Yukarıda anlatılan hallere baktığımızda, Atatürk’ün İzmir İktisat Kongresi’ni açış konuşmasındaki şu sözlerini anımsamadan edemiyoruz:
“Bir devlet ki tebaasına koyduğu vergileri ecnebilere (yabancılara) koyamaz; bir devlet ki gümrükleri için rüsum muamelesi ve saire tanzimi hakkında men edilir, bir devlet ki ecnebiler üzerinde yargı hakkını tatbikten mahrumdur. O devlete bağımsız denilemez.”
[1]Turkiye İle Amerika Birlesik Devletleri Arasinda Vergi Muafiyeti Anlasmasi
[2] 1954 Anlaşmasının kapsamındaki işlemlerde uygulanacak bağışıklığın katma değer vergisi için de geçerli olacağı, Katma Değer Vergisi Kanununun yürürlüğe girmesinden tam 7 yıl sonra, dönemin Bakanlar Kurulu’nun 92/2958 sayılı Kararnamesi ile ulusal mevzuata dahil edilmiştir.
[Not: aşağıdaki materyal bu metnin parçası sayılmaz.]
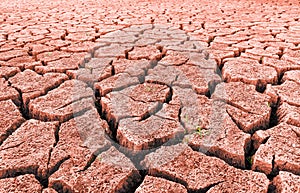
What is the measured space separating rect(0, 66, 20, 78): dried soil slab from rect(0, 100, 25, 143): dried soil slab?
0.46 meters

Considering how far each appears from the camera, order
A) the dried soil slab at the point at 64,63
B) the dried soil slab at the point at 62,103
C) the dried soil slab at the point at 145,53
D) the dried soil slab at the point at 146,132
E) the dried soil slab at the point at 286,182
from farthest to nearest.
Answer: the dried soil slab at the point at 145,53 < the dried soil slab at the point at 64,63 < the dried soil slab at the point at 62,103 < the dried soil slab at the point at 146,132 < the dried soil slab at the point at 286,182

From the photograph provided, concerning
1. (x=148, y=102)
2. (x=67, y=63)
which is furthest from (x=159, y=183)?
(x=67, y=63)

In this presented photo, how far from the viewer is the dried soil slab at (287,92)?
1591 mm

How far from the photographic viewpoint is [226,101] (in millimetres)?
1626

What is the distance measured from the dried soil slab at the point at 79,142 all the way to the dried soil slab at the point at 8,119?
0.25 meters

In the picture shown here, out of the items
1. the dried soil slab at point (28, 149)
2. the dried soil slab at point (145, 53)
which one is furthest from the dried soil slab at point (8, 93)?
the dried soil slab at point (145, 53)

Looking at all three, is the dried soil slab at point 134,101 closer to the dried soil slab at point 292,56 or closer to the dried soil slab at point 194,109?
the dried soil slab at point 194,109

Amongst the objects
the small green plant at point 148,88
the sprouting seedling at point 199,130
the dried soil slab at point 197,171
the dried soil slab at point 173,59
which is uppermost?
the dried soil slab at point 173,59

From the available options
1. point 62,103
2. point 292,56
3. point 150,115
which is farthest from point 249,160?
point 292,56

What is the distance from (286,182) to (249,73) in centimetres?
106

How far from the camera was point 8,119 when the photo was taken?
146 cm

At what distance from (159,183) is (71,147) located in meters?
0.45

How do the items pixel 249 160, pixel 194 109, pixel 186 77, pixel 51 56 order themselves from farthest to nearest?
pixel 51 56, pixel 186 77, pixel 194 109, pixel 249 160

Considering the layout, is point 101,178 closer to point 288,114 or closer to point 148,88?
point 148,88
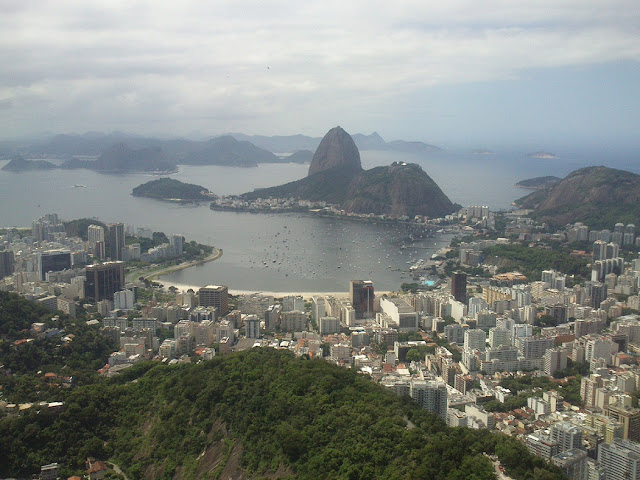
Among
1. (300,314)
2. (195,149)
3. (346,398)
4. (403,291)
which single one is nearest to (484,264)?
(403,291)

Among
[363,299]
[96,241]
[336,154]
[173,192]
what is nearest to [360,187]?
[336,154]

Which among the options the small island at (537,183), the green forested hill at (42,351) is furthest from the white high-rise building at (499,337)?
the small island at (537,183)

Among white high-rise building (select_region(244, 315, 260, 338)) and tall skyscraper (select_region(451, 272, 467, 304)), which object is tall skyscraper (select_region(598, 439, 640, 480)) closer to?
white high-rise building (select_region(244, 315, 260, 338))

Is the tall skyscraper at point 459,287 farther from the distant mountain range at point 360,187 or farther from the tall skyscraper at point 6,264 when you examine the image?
the distant mountain range at point 360,187

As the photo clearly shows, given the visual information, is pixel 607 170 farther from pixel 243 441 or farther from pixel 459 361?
pixel 243 441

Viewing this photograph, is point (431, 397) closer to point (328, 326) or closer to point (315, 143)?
point (328, 326)

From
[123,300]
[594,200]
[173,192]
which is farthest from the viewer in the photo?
[173,192]
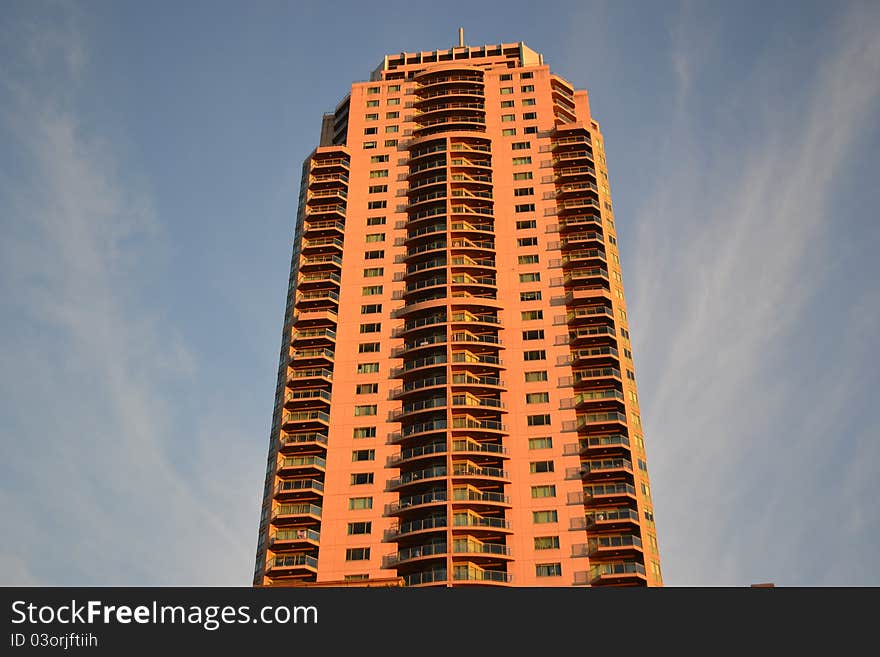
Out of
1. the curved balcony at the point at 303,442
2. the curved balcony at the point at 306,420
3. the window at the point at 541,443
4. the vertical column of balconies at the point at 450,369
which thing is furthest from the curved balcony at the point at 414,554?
the curved balcony at the point at 306,420

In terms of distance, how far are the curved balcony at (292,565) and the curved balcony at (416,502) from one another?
907cm

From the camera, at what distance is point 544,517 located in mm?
95375

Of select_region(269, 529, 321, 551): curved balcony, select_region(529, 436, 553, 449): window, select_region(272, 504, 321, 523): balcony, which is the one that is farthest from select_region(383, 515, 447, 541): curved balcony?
select_region(529, 436, 553, 449): window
Bu revizyonun, Anlaşmanın 8’inci maddesi ile hükümetlere başka vergileri de kapsama alma konusunda verilmiş yetkiye dayanılarak yapıldığı anlaşılmaktadır.


3 yorumlar
Teşekkürler Mete.Bu yazdıklarına yeni muttali olduğumu itiraf etmeliyim.
Sevgili Mete.Kimse duymasın ama 1986-1996 arasında ben de gelirlerdeydim ama bu yazdıklarından yeni haberdar oldum,teşekkürler.
amerikan üslerindeki akaryakıt gibi harcamalardan vergi hesaplanıp tahsil edilmediğini mi anlıyoruz?